▶ **What to do**
Every record should be written out exactly, with the pictures left out.

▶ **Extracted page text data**
· · · ·

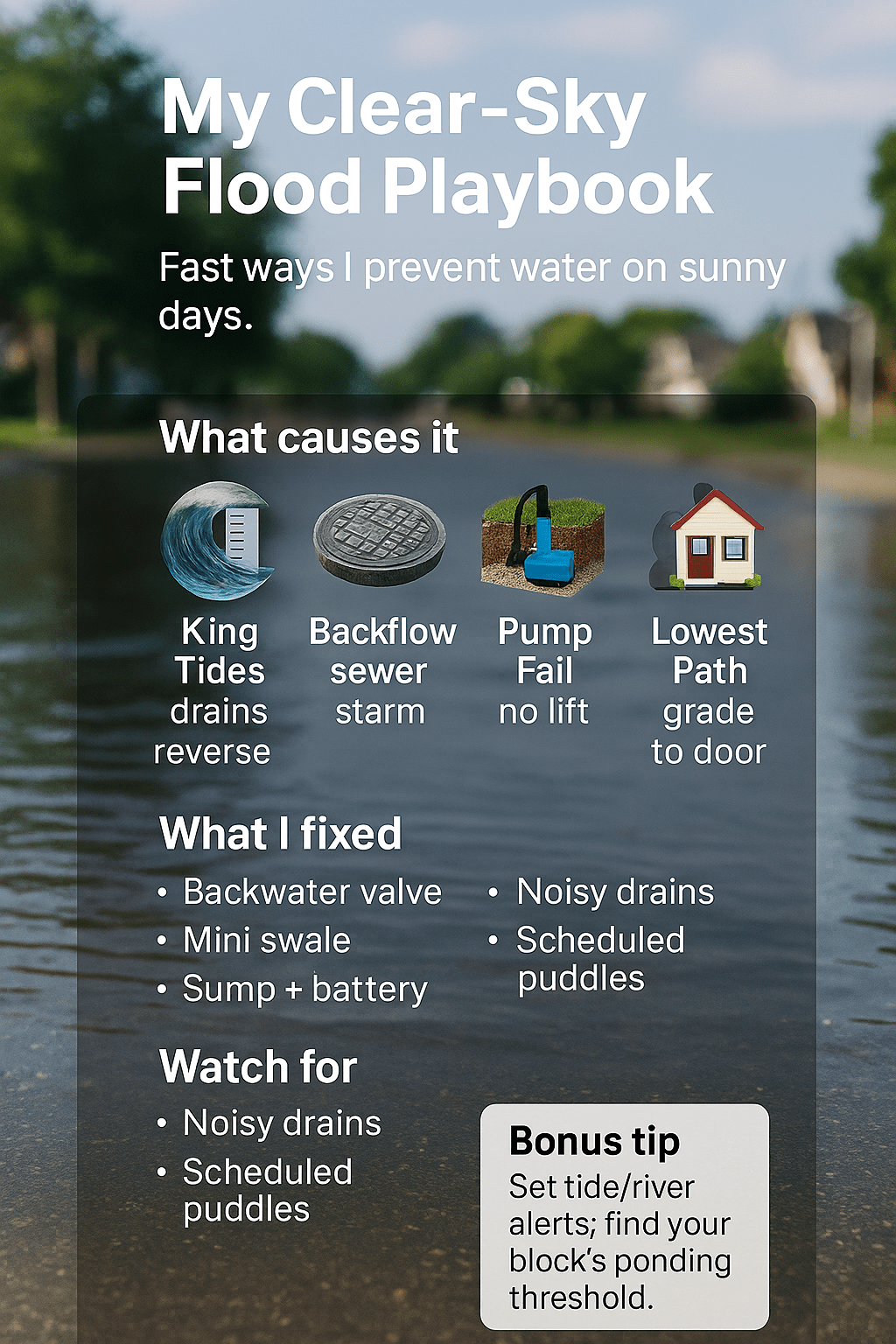 My Clear-Sky Flood Playbook

Fast ways I prevent water on sunny days.

What causes it

King Tides
drains reverse

Backflow
sewer starm

Pump Fail
no lift

Lowest Path
grade to door

What I fixed

• Backwater valve
• Mini swale
• Sump + battery

• Noisy drains
• Scheduled puddles

Watch for

• Noisy drains
• Scheduled puddles

Bonus tip
Set tide/river alerts; find your block's ponding threshold.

· · · ·

▶ **Answer box**
 My Clear-Sky Flood Playbook

Fast ways I prevent water on sunny days.

What causes it

King Tides
drains reverse

Backflow
sewer starm

Pump Fail
no lift

Lowest Path
grade to door

What I fixed

• Backwater valve
• Mini swale
• Sump + battery

• Noisy drains
• Scheduled puddles

Watch for

• Noisy drains
• Scheduled puddles

Bonus tip
Set tide/river alerts; find your block's ponding threshold.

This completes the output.